Nous sommes tous accablés de demandes d'explications émanant des entreprises. Ce qui compte dans un tel plan, c'est sa capacité à être exécuté rapidement. Nous allons le voter, car nous avons tous la volonté de déboucher sur un résultat, quelles que soient nos positions politiques : nous devons agir vite en nous adaptant à une situation extrêmement grave. À la différence de la crise de 2008, ce sont de nombreuses très petites entreprises qui sont touchées. Peut-être la crise que nous vivons sera-t-elle aussi profonde que celle de 2008 – personne ne peut actuellement le savoir ; quoi qu'il en soit, elle touche de manière plus immédiate et plus brutale des entreprises déjà structurellement fragiles, compte tenu de leur trésorerie. La vitesse d'exécution est un élément extrêmement important, au moins autant que le contenu des mesures, et il nous faudra interroger le Gouvernement à ce sujet tout à l'heure.

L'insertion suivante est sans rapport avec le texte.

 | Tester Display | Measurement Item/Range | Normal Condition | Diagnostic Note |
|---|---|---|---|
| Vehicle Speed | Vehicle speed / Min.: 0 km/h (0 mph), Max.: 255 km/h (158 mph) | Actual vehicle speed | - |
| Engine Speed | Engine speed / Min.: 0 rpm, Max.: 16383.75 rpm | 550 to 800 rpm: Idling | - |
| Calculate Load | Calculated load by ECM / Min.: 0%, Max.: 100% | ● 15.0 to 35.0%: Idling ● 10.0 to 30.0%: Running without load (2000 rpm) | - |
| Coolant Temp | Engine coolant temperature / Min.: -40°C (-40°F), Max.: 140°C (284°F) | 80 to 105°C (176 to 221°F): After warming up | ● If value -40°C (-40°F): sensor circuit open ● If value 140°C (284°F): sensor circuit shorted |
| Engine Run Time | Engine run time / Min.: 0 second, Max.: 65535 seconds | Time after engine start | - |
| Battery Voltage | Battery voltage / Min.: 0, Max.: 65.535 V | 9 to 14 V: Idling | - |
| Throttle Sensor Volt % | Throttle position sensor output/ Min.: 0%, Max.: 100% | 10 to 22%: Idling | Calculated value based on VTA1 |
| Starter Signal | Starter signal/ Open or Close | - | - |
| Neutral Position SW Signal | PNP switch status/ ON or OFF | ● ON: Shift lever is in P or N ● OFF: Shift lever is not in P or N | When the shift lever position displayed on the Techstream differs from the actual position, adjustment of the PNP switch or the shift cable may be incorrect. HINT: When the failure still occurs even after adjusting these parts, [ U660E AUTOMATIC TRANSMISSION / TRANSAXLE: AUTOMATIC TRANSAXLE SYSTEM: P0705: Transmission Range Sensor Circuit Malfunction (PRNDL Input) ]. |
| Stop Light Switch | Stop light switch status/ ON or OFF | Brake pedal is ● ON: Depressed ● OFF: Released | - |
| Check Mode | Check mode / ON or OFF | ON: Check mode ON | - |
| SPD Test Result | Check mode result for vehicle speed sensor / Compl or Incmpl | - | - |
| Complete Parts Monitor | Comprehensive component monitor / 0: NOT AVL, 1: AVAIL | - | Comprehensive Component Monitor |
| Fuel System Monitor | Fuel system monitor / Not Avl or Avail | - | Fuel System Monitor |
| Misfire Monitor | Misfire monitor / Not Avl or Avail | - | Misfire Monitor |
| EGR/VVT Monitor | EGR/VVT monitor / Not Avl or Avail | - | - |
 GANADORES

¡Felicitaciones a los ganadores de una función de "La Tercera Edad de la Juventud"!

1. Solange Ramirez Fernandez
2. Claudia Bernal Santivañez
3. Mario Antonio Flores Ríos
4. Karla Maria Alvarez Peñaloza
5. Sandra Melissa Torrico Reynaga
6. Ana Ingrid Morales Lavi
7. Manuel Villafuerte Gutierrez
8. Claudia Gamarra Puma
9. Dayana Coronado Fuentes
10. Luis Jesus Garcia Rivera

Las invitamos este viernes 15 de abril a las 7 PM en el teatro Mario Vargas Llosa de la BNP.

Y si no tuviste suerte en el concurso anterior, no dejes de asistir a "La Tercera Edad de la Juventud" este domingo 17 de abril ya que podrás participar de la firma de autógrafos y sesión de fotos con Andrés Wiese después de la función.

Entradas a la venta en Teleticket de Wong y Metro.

Par ailleurs, nous abordons cette crise – je le dis très amicalement à Daniel Labaronne – dans une situation de faiblesse de nos finances publiques, ce qui constitue en soi un problème : ces dernières années, la France n'a pas reconstitué ses marges de manoeuvre financières. Nous devons donc être vigilants sur la qualité des mesures prises, mais aussi sur la suite des événements : une fois la crise passée, sera-t-il possible de revenir rapidement et facilement sur ces mesures pour retrouver l'équilibre financier ? C'est une question majeure.
Le Gouvernement me semble assez optimiste dans ses projections ; peut-être a-t-il raison de l'être, mais le Haut Conseil des finances publiques lui-même dit que ce texte n'est que le « premier » projet de loi de finances rectificative, ce qui signifie qu'il pourrait y en avoir plusieurs autres. Lors de la crise de 2008, nous avions subi une récession de près de 3 % et le déficit public avait plongé à presque 7 % du PIB. Les choses peuvent aller très vite, et la réduction des ressources financières – une mauvaise collecte de l'impôt – constitue un problème fondamental ; elle a été très importante au cours de la crise précédente et elle me semble très nettement sous-estimée par le Gouvernement. Il faudra donc que nous appliquions des mesures adaptées et que nous passions, à un moment donné, d'un plan de protection d'urgence – peut-être à plusieurs volets – à un véritable plan de relance visant à faire redémarrer l'économie. Pour cela, nous devons conserver des marges de manoeuvre budgétaires mais nous ne devons pas être les seuls à le faire – la BCE doit également s'y atteler pour aider l'ensemble des nations européennes, ce qu'elle a apparemment décidé de faire hier soir.
Le suivi de ces mesures est particulièrement important ; il fera l'objet d'un amendement de notre part. Bpifrance fait preuve de bonne volonté, elle joue son rôle de manière formidable, mais elle va être terriblement engorgée ; elle l'est déjà, et on voit des entreprises qui ne peuvent accéder à des mesures de trésorerie parce qu'elles se trouvent en procédure de sauvegarde ou de redressement judiciaire, voire simplement parce que leur notation les retient éloignées des crédits. Il faudra que nous soyons très attentifs à cette question et que nous distinguions de manière précise les entreprises qui ont le droit d'accéder au plan d'aide et celles qui n'y ont pas droit. C'est un terrain sensible : nous devons agir pour éviter une mortalité d'entreprises qui serait insupportable pour notre économie, pour la France et pour les Français, et dont nous aurions bien du mal à nous remettre.
Il est très rare qu'il y ait un projet de loi de financement rectificative de la sécurité sociale parce que l'objectif national des dépenses d'assurance maladie (ONDAM) est, par définition, un objectif. Si deux milliards sont prévus pour les dépenses de santé, ces deux milliards seront dépensés à ce titre et compris dans les soldes qui nous seront présentés.
Enfin, les écarts avec les prévisions du Gouvernement, qui étaient déjà très forts avant la crise, deviendront gigantesques. Un projet de loi de programmation des finances publiques devra être présenté le plus tôt possible à la sortie de la crise, dès que les premiers signes de reprise seront visibles – très bientôt, nous l'espérons.